Cancer is big. It’s monumental. And it does affect all these
roles...[but] there is light at the end of the tunnel. I have been
tunneling through this cancer journey for almost 19 months and I can
truly look back and wonder where the time has gone. Some days are
long and some moments are bad, but time does heal wounds and pain
and despair — and the light of the world does return.
Immortality - Wednesday, March 15th, 2006
I heard a woman in the Cancer Center waiting room today say to a
man I assume was her father, “When I was 18, I thought I was
immortal.” I thought the same thing — that I was immortal — at age
34, just before cancer flashed in front of my face and reminded me
that I am not. And today, looking at the man I think was this
woman’s father, I felt deep in my gut a sad realization that life
passes by so quickly. I know this from watching Joey grow in no time
from a chubby, cuddly baby into a long, lean five-year-old who is
about to perform in a school musical this weekend. And from watching
Danny, my second chubby, cuddly baby who asks each day, “Am I three
now?” I tell him, “Not yet. In two months.” He asks, “Is it a long
time?” and I tell him, “Yes, for you, it’s a long time,” all the
while knowing that for me, two months is nothing — just a quick
passage of time that will end with Danny’s third birthday and will
make me long for the days when my babies were babies.

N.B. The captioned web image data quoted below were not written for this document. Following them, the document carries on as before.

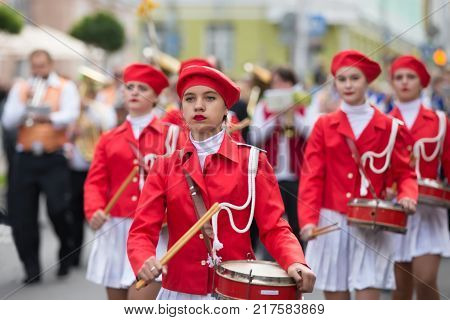 Belarus Gomel September 16 2017. Celebrating the city day.The drum orchestra is walking along the street. Young female drummer in red clothes with a drum. Street drummer.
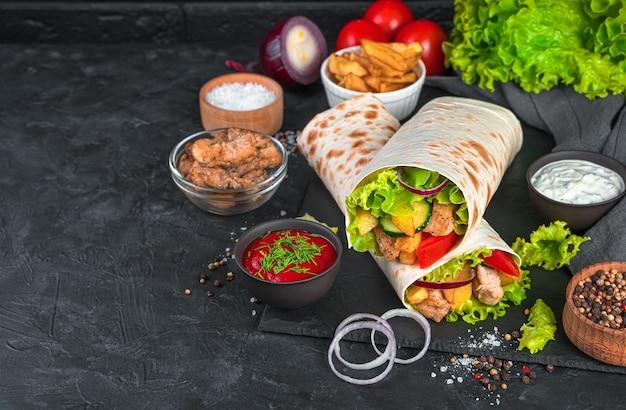 Plat oriental traditionnel-shawarma avec poulet et frites sur un mur noir. fast food. vue latérale, horizontale.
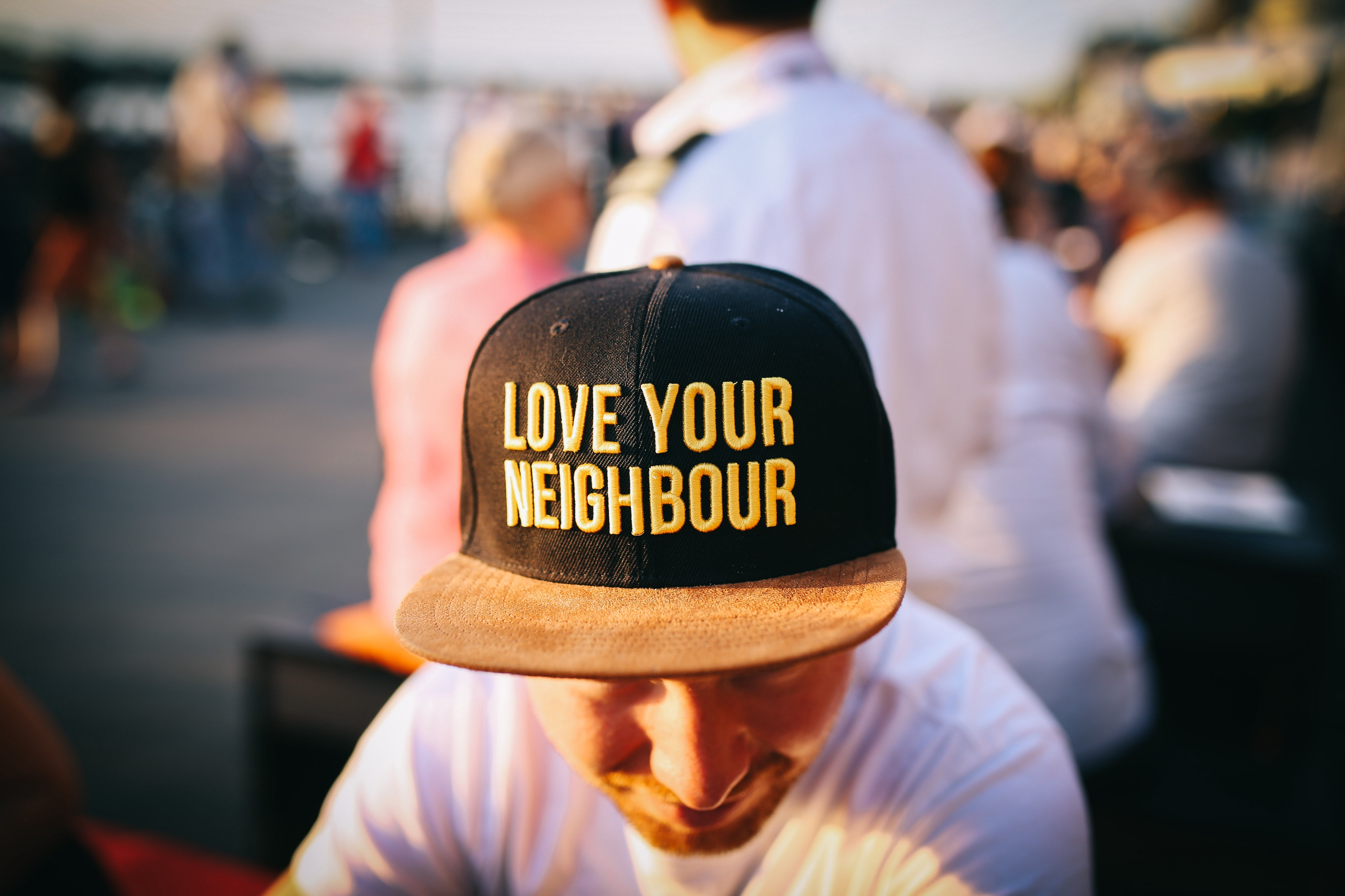 "Man with his back turned to people wearing hat that says, ""Love Your Neighbor."""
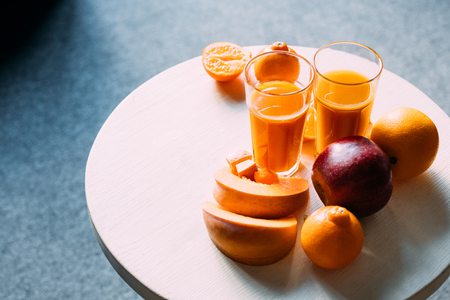 high angle view of organic orange smoothie and fresh fruits with pumpkin on table   Stok Fotoğraf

Life moves at a fast pace. I’m sure it did for this man in the
waiting room. I heard him reminiscing about his younger days. I
heard him say, “When I was the captain of a DC-3 … ” and he talked
about flying planes and landing planes and airports. Today, this man
is elderly. His skin is wrinkled; his posture slumped. He looked
fragile — and it made me sad to witness an image of aging, knowing
this is what happens as time ticks on. And it made me sad to see him
in the pink infusion chair, receiving treatment for an illness that
is undoubtedly threatening the life that is already passing him by.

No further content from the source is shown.